**Problem requirements:** Please report how many of the lines below contain the string "bottom", giving only the number.
:: Data records ::
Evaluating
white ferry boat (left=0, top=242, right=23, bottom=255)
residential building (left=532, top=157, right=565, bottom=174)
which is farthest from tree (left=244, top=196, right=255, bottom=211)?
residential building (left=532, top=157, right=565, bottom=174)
:::
**Solved problem:** 4